Todos os lados do batuque (Jeje, Ijesa, Kambina e Oyo) possuem rituais e fundamentos de egun, no entanto, Kambina é a que mais e destaca pela sua peculiar familiaridade com Xangô Kamuka e os rituais dos mortos da comunidade.

Assim, os rituais fúnebres do Batuque do RS são ministrados pelos babalorixas e iyalorixas, prontos de todos os axés, e inclusive, possuem fundamentos e segredos dos rituais fúnebres, para atuarem dentro do balé (ibóku) da casa de orixá. Não é necessário a presença de um ojé, pois este rito fúnebre do Batuque nada tem a ver com o que se pratica no lèsànyìn (léssanin) do culto de baba egun, pois nos terreiros de Orixá, como o culto é para memória dos mortos, não precisa do osso; bastam-se os paramentos ou utensílios que o representem. Por isso, repetimos, ojé é desnecessário. Um sacerdote que faleceu, não se torna Baba Egun simplesmente pelo fato do seu cargo de Baba, sendo um equivoco afirmar que o  Baba falecido no Batuque é um Baba Egun.

O nome do ritual fúnebre do batuque chama-se orissun ou, arissun ou, sirrum. Assim que o individuo falece, iniciam os rituais com corpo presente. Prepara-se a pessoa, o caixão, fazem rituais sobre ele, inclusive dançam em volta e depois levam este caixão embalando ao som de cantigas fúnebres. Após isso, os rituais levam sete dias, no ultimo despacha todo o carrego, e guarda o luto que poderá chegar a um ano.

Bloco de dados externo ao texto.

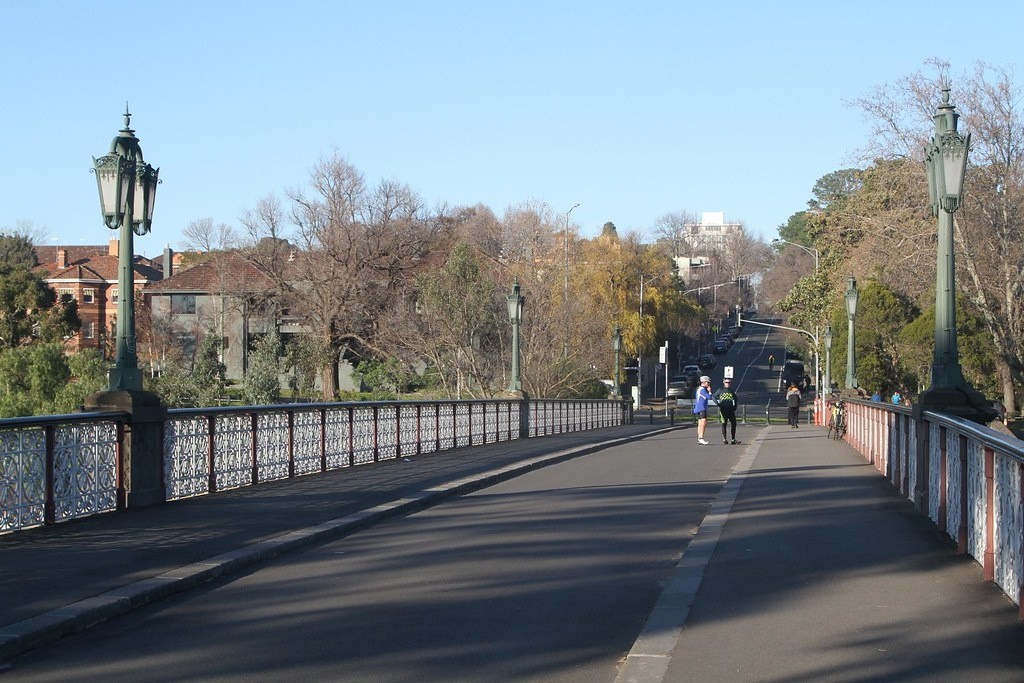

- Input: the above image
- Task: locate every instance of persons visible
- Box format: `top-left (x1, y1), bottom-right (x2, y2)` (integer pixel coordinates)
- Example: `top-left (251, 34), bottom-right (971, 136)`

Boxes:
top-left (712, 379), bottom-right (741, 445)
top-left (787, 374), bottom-right (811, 429)
top-left (870, 390), bottom-right (911, 407)
top-left (693, 376), bottom-right (712, 445)
top-left (768, 355), bottom-right (775, 370)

Aos sacerdotes que possuem balé (ibóku), anualmente costumam fazer uma festa para os mortos, com muita comida e rituais. Antigamente os mais velhos chamavam de missa de Egun. 

CONSIDERAÇÕES FINAIS

Como informamos acima, o culto aos ancestrais iniciadores do Batuque do RS são de exclusividade dos sacerdotes de orixá, e o culto da memória do falecido não necessita do osso, e não faz nenhum sentido pegar ossos em cemitérios de cadáveres desconhecidos, para cultuar como ancestral.

Assim os sacerdotes do Batuque que sabem como praticar seus rituais aos mortos desta comunidade, não necessitam de um ojé, sacerdote de outra religião, que é o culto de baba egun, e nem cometerem o crime de buscarem ossos em cemitérios.

Para finalizar, tenham em mente que cultuar um ancestral religioso no balé (ibóku) de uma casa de orixá, não tem nenhuma relação com o culto de baba egun no terreiro de egúngún. Misturar os dois cultos é se perder pelo caminho. 

*Diferente do que a autora informa "ilé-ibo-akú (ibokú)", os mortos em Ioruba é Òkú, por motivos de não podermos modificar a referencia, foi mantido o texto.